• _Directions_:
1. Answer these questions using the text about Shirley Jackson:
(a) In what year was "The Lottery" first published in The New Yorker?
(b) Which two books collected most of Jackson's humorous tales about her life as a wife and mother?
(c) Who made the 1963 film The Haunting?
2. Update the text about Shirley Jackson by writing it out from "But Jackson's body" up to and including "a common thread.", with "Ladies Home Journal" replaced by "Redbook".
3. Carry the piece on Shirley Jackson further, beginning right after its final sentence.

Shirley Jackson (December 14, 1916 - August 8, 1965) American writer. BA, Syracuse University, 1940. "It was not my first published story, nor my last, but I have been assured over and over that if "The Lottery" had been the only story I ever wrote or published, there would be people who would not forget my name." (Jackson in her essay, "Biography of a Story") Jackson's short story "The Lottery" provoked public outrage when it was first published in The New Yorker in 1948. It is now considered a classic and commonly found in the curriculum of American schools. The ambiguity of the tale is part of its strength and Jackson herself wrote: "Explaining just what I had hoped the story to say is very difficult. I suppose, I hoped, by setting a particularly brutal ancient rite in the present and in my own village to chock the story's readers with a graphic dramatization of the pointless violence and general inhumanity in their own lives." (San Francisco Chronicle, July 22, 1948) ("The Lottery" was adapted for television by Ellen M. Violett and broadcast in the Cameo Theatre series in 1950.)

But Jackson's body of work -- which has had a profound influence on modern horror -- comprises much more than a single story. Beginning in the 1940s, Jackson wrote "literary" short stories for magazines like The New Yorker as well romantic and "domestic" shorts for well-paying magazines such as Ladies Home Journal, Good Housekeeping, Woman's Day and Mademoiselle. She often wrote humorous, somewhat fictionalized tales of her life as a wife and mother. Most of these were subsequently collected in Raising Demons (1953) and Life Among the Savages (1957). As dichotomous as these two literary veins may at first seem, closer consideration reveals that a "perversion of domestic felicity," as S. T. Joshi has put it, "by mental instability, psychological cruelty, and isolation" is a common thread.

Even more than her short fiction, two of Jackson's six novels firmly established her as a master of dark fiction. The Haunting Of Hill House (1959) is, unquestionably, one of the finest haunted house novels ever written. The story concerns several people brought together to investigate paranormal phenomena in a country house. The energies of the house focus on the odd, lonely Eleanor Vance. Jackson suggests rather than explains, implies rather than reveals -- frightening more by what she does not say rather than what she does and slowly reveals the quiet evil that pervades ordinary life. The publication and subsequent reception of The Haunting Of Hill House brought Jackson critical praise, popular success, sales, and a movie deal that eventually resulted in a film with which she was pleased. (Robert Wise's The Haunting, 1963, is itself a classic.) But the triumph of Hill House was followed by a descent into anxiety, depression, and a sense of persecution. Jackson wrote her next novel during a period of psychosis. The resulting We Have Always Lived In The Castle (1962) is a brilliant psychological study of two sisters ostracized by their community.

• _Dataset section_:
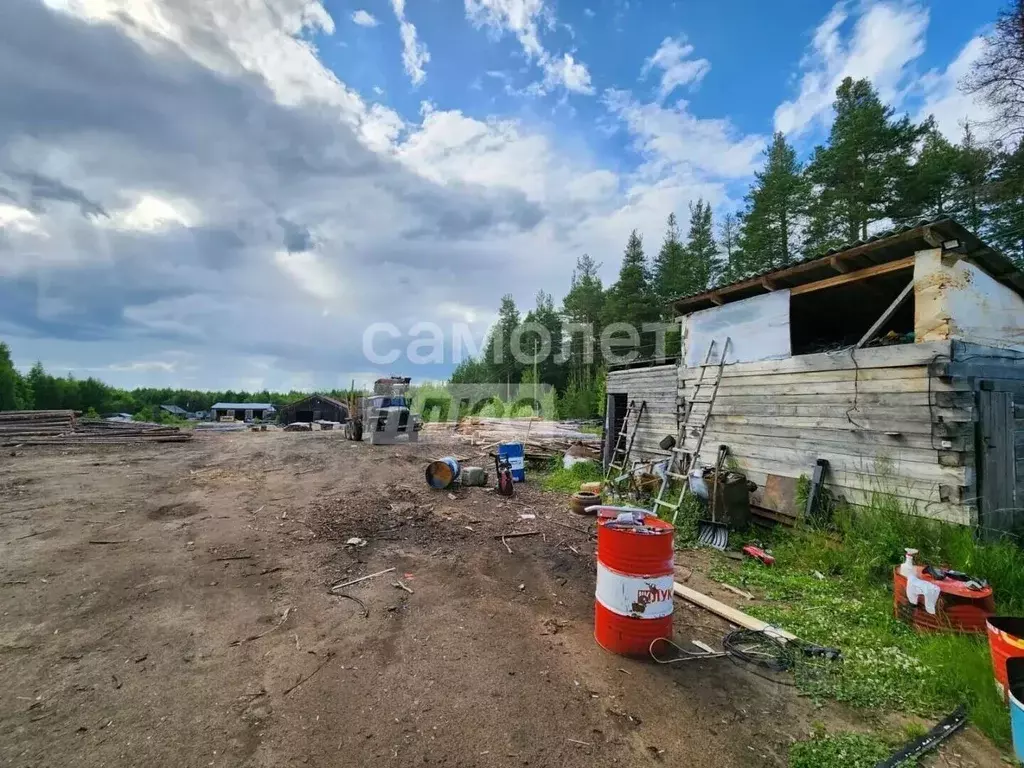 Производственное помещение в Коми, Прилузский муниципальный район, ... - Фото 1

• _Answers in order_:
1.
(a) 1948
(b) Raising Demons (1953) and Life Among the Savages (1957)
(c) Robert Wise

2.
But Jackson's body of work -- which has had a profound influence on modern horror -- comprises much more than a single story. Beginning in the 1940s, Jackson wrote "literary" short stories for magazines like The New Yorker as well romantic and "domestic" shorts for well-paying magazines such as Redbook, Good Housekeeping, Woman's Day and Mademoiselle. She often wrote humorous, somewhat fictionalized tales of her life as a wife and mother. Most of these were subsequently collected in Raising Demons (1953) and Life Among the Savages (1957). As dichotomous as these two literary veins may at first seem, closer consideration reveals that a "perversion of domestic felicity," as S. T. Joshi has put it, "by mental instability, psychological cruelty, and isolation" is a common thread.

3.
Jackson's first two novels, The Road Through The Wall (1948) and The Hangsaman (1950), are mainstream although the former concerns social class cruelties and the latter is a haunting story of a young woman's mental deterioration. The alienated protagonist of The Bird's Nest (1954) has multiple personality disorder. (It was made into a film, LIZZIE, directed by Hugo Haas and starring Eleanor Parker. Released in 1957 it was over-shadowed by the similarly-themed Three Faces Of Eve, which was released shortly afterward.) A third novel, The Sundial (1958) is a satire of apocalyptic religiosity that pays tribute to Gothicism while playing on Cold War fears. A seventh novel, Come Along With Me, concerning a middle-aged woman with psychic abilities, was never completed. Jackson died of cardiac arrest at age 48.

Neither a comprehensive collection nor a "best of" her short work yet exists. Only The Lottery And Other Stories (1949) was published during her lifetime. The Magic Of Shirley Jackson (1966), Come Along With Me: Part Of A Novel, Sixteen Stories, And Three Lectures (1968) and Just An Ordinary Day: The Uncollected Stories Of Shirley Jackson (1997) were posthumously published.

A generally unsuccessful remake of the 1963 film The Haunting directed by Jan DeBont was released in 1999.

External Links

Literary Encyclopedia: Shirley Jackson

Shirley Jackson: "Delight In What I Fear"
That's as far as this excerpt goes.